§ Source text
The spring turkey hunter's itch to hear that first gobble and to video strutting gobblers is in full swing now. Therefore, all across Pennsylvania, hunters are working hard to sabotage their spring hunting success.

I was among the first outdoor writers to warn of this unwise scouting practices in an article I wrote for "Outdoor Life" magazine 40 years ago. When gobbler hunting was introduced in 1968, we knew little about the habits of gobblers in the spring. Gobblers would thunder nonstop and would almost run to any call they heard from the bushes. Hunters were out for weeks, trying to call gobblers in to video. They paraded around, spooking birds right and left so it didn't take but a few years of this kind of "scouting" to alert the turkeys that they enemy was ever-present at their mating rituals and had learned to speak their language.

Gobblers responded to this unrelenting pressure by not talking quite so much, by gobbling on the roost until the hens came to their tree. Once they arrived, he'd jump down from the roost and off the whole troop would go- silently. It took awhile but now most hunters understand that the tough gobblers we face these days have adjusted to the pressure put on them over the years. Now the birds are about as tough a batch of birds as can be hunting in the nation. Many leading hunters attest to that.

In short, scouting does not mean going out before season and calling birds in. When you do that, one of two things is definitely going to happen: They will come in to your calls but find no hen there or they come into your calls only to be spooked and scared. That teaches them two things: Don't waste your time looking for calling hens from afar because when you get there, the hen will not be there. Or looking for hens talking from afar is risky business.

Since the Game Commission's trap and transfer program of the 1970's has been so fantastically successful, there are now in the state more turkeys than deer . But today's gobblers are masters at sneaking in to your position silently, slowly, with their radar vision in high gear. And with the activity almost surely starting early this year since the weather has been so spring-like, it will almost surely be that by the time season arrives this year, every gobbler will have more hens with him than he can handle.

He may hear your calls and even answer them lustily but the chances of him leaving them to go a hundred yards looking for a hen in the bushes is depressingly small. So running around in the preseason, calling birds in and spooking them, alerting them that the time of the parade of the enemy has come, is truly unwise.

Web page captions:

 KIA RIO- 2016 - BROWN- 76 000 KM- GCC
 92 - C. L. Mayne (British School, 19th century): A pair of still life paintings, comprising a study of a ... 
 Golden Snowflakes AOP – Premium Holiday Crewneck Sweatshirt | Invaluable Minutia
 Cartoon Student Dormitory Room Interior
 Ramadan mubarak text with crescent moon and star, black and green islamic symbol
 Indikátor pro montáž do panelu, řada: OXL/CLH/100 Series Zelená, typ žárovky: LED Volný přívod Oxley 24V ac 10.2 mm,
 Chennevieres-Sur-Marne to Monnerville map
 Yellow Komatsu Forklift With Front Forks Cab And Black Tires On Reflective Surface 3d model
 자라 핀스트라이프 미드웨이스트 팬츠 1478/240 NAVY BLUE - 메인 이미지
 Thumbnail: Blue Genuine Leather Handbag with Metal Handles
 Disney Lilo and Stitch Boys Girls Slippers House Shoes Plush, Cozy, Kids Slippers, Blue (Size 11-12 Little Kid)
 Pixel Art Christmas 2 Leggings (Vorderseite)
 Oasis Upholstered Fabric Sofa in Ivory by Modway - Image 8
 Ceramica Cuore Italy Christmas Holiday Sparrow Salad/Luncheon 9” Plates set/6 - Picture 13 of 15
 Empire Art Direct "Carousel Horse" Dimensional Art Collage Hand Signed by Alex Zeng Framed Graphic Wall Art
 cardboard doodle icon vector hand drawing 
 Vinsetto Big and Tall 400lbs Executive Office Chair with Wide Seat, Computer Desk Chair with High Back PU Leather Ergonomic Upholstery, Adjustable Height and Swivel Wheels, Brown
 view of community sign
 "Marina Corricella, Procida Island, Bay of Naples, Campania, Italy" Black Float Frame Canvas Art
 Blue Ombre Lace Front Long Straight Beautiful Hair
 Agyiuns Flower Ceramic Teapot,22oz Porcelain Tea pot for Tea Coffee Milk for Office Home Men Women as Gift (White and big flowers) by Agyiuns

§ Instructions
A – Answer these questions from the passage on spring gobbler scouting:
(i) In what year was gobbler hunting introduced?
(ii) How did gobblers respond to the unrelenting pressure from hunters?
(iii) What does the passage credit with making turkeys more numerous than deer in the state?
B – Write a continuation of the passage on spring gobbler scouting, picking up after its final sentence.

§ List of answers
A –
(i) 1968.
(ii) They talked less and gobbled on the roost until the hens came to their tree. Then they jumped down and left silently with the hens.
(iii) The Game Commission's trap and transfer program of the 1970's.

B –
Folks delight now in telling me on an almost daily basis of all the turkeys they are seeing these days. Lots of changes are taking place within the turkey flocks this month. The longer daylight hours and warmer weather trigger the hormonal changes necessary to begin the breeding cycle. So hens are beginning to consider nesting sites, gobblers are fighting among themselves to establish dominance for breeding rights and so it is a noisy, active time in the turkey woods right now.

Scouting means listening for gobbling activity, searching for other signs of turkey presence as tracks in the mud, dusting spots, molted feathers, sightings of birds in fields etc. that betray the presence of turkeys in the area. The prudent hunter, however, avoids alerting the turkeys to the fact that he is anywhere around.

Most hunters however, cannot resist the urge to try to call in before season any gobblers they hear sounding off in the distance. So they call the birds to themselves quite easily and think they have just found an easy bird come season.

What the gobbler learns from all these preseason calling sessions is that the enemy has learned to speak his language and he becomes more determined than ever that he will never leave any hen he has right with him to search out dubious calls from the distance.

Ever wonder why birds gobble on the roost heartily but won't come your way? Or why birds gobble fly down at dawn, gobble furiously, yet walk away, gobbling as they go? Or go silent? Or come toward you so far but refuse to come all the way in? Could it be because we carefully taught them, conditioned them, to ignore us by our impulsive desire to see them strut before season ever started?